Great coverage of a unremarked two footer, intriguing and quaint at the same time. Suprising they lasted as long as they did given the questionable economic conditions in respect to many of these operations..I wonder if there is any aspect of Main two foot history that has not been preserved in print and photos..Guess one couldn't help but be attracted to them..

My S scale layout is based upon the Southern Pacific's Kentucky House branch, orginally it was constructed as a three foot line, east out of Lodi to Valley Springs, the reason for the slim guage bacame apparent east of Wallace where the line left the valley floor for the three percent circutious climb to Valley Springs.

Unlike most narrow guage operations, this road was unusual in that the movement of fruits, vegetables and wine were the primary commidities, as opposed to mineral and lumber. Because of its success, Central Pacific obtained ownership of all California Northern assets and quickly converted the most profitable ones to standard guage.
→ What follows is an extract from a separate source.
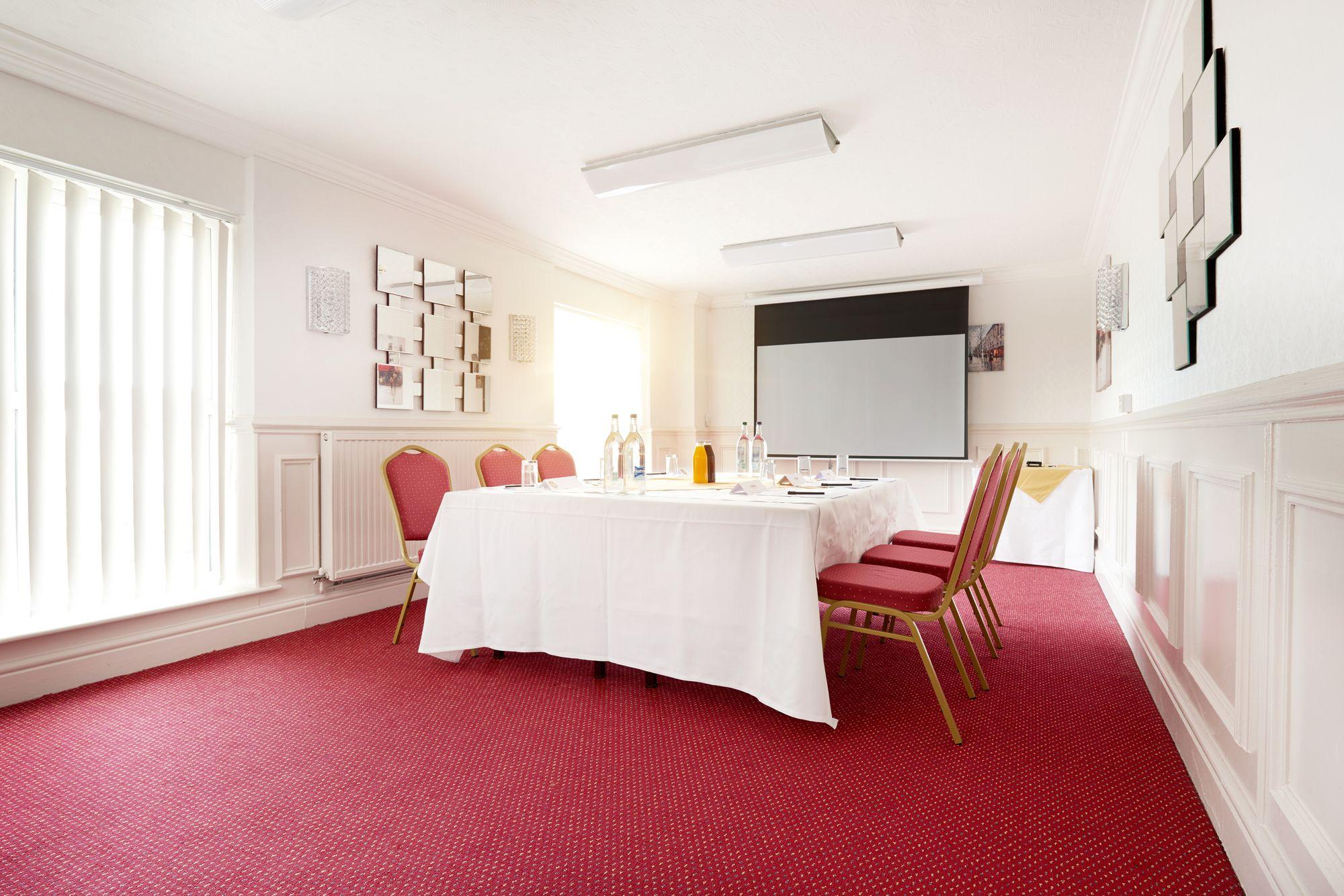 Sala de Reuniones The Hillcrest Hotel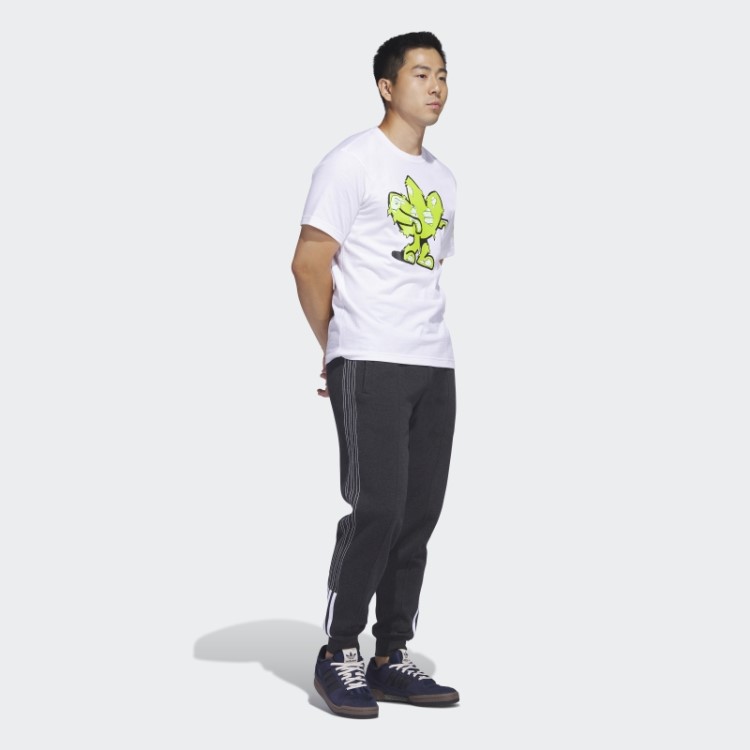 Camiseta Manga Curta Zombie Treffy Branca Adidas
After several decades of profitable standard guage operation, the branch was transfered to SP ownership, the timming couldn't have been better, for in 1924 a huge cement plant was constructed at Kentucky House. The Calavaras
Cement Company constructed a difficult 8.8 mile spur to connect with the SP at Valley Springs. Not long after the start of run through operations, SP bought out the tiny railroad..Time was good to the line, massive water projects and dam construction in the thrities and fifitie kept the rails humming, the foothills and valley floor abounded with perishables that required assigned runs during the harvest season.

The Kentcky House branch fell out of favor in the seventies.. SP was intent on ridding itself of worthless lines that would serve no immediate need..
However, the Calaveras Cement Co. continued to operate to a Valley Springs using borrowed power to a truck transload facality until all operations ceased in 1984.